Martin Sandbu writes that the EU should cease to obsess about competitiveness, and instead focus on reforms to increase demand - especially product market reforms. For the eurozone this would mean readiness to raise deficits during a recession, debt restructuring, and banking policies to restore credit flow to damaged economies.

Martin Jacques makes the observation in the Guardian that both in the UK and the US class is reemerging as a factor in politics, and has the potential to reshape them. Brexit was primarily a working-class revolt - though not one that benefits the Labour Party.

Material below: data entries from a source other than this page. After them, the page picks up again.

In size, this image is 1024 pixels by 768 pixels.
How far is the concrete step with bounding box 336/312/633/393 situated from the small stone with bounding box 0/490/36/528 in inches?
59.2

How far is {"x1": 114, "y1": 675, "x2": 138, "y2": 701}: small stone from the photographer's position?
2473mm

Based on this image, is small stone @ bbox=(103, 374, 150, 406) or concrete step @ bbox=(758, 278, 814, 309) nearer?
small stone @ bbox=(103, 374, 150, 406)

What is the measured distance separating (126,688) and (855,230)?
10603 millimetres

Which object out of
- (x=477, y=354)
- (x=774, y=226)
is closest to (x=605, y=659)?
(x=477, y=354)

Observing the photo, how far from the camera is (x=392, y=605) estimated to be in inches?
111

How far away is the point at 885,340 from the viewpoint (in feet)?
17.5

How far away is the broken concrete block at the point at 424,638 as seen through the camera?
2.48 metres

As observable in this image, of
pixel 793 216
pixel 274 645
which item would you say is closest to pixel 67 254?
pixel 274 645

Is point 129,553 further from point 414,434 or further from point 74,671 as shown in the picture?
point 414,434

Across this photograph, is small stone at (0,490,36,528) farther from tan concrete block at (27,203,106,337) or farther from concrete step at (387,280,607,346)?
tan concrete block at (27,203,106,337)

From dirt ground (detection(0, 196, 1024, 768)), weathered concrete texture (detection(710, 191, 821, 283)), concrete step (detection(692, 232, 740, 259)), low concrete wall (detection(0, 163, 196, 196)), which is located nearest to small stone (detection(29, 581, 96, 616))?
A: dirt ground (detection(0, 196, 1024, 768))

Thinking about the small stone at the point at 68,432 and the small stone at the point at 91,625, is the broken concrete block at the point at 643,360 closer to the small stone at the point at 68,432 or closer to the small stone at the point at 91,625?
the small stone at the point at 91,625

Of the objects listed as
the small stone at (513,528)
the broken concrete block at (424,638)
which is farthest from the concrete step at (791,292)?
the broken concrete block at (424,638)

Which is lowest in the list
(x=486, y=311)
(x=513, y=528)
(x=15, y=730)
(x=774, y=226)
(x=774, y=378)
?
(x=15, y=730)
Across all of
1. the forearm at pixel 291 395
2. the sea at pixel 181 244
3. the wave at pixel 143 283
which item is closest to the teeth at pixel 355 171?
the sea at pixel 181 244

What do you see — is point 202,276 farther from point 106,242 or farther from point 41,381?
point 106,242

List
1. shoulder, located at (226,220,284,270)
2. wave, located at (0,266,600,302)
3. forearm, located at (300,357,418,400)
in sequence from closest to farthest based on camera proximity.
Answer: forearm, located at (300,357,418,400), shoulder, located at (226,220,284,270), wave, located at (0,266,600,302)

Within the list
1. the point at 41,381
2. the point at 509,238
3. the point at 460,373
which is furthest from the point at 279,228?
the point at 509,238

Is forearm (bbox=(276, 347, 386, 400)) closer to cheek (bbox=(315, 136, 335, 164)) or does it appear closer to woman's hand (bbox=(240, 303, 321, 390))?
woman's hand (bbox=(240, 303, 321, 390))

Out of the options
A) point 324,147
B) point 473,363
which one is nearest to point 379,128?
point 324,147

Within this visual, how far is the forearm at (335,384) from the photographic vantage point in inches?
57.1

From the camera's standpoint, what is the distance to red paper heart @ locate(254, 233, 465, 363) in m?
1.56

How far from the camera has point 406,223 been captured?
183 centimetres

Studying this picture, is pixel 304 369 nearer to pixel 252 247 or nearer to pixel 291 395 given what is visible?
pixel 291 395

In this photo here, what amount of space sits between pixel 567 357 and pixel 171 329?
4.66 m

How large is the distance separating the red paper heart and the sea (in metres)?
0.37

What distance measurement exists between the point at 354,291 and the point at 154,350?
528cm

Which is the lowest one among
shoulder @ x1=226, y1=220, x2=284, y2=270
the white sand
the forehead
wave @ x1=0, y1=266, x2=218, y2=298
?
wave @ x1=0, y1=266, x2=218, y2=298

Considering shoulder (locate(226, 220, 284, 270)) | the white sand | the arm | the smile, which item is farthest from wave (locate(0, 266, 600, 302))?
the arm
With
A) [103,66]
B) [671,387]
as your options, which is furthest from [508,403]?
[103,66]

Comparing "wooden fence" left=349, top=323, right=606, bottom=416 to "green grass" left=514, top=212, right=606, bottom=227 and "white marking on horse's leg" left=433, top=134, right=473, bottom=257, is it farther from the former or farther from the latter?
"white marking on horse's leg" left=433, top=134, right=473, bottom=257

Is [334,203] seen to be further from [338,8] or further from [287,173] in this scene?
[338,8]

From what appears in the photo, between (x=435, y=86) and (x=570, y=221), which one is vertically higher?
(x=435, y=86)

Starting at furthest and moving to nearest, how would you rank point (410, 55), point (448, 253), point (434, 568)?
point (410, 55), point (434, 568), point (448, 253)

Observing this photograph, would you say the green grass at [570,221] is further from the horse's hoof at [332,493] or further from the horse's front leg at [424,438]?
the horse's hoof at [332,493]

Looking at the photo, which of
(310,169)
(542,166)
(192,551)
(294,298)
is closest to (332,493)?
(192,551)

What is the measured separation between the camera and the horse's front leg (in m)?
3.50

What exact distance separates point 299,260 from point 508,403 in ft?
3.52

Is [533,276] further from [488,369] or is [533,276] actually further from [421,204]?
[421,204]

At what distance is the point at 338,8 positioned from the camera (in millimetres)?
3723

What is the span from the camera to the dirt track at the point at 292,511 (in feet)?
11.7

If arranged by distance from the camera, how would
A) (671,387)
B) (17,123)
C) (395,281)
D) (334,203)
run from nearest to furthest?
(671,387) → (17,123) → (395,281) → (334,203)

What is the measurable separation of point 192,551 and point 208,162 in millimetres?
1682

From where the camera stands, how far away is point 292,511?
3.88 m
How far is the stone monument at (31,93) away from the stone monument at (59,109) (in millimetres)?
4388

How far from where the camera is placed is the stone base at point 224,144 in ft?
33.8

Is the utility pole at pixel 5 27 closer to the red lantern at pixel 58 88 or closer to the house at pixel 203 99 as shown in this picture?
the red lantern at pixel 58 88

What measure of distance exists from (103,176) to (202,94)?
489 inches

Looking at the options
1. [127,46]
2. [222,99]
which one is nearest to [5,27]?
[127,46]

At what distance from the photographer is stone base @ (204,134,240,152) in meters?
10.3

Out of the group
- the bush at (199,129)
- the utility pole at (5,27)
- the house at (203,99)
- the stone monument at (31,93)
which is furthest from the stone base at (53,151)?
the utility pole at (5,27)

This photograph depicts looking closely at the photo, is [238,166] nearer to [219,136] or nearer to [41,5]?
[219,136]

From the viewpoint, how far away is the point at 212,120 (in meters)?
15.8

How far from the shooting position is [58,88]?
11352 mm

"The neoliberal era is being undermined from two directions. First, if its record of economic growth has never been particularly strong, it is now dismal. Europe is barely larger than it was on the eve of the financial crisis in 2007...  Worse, because the recovery has been so weak and fragile, there is a widespread belief that another financial crisis may well beckon. In other words, the neoliberal era has delivered the west back into the kind of crisis-ridden world that we last experienced in the 1930s."

Jacques believes that Donald Trump may well lose the US elections, but he and Bernie Sanders have managed to tilt the US political debate againt TTP and TTIP, and what he calls hyper-globalisation.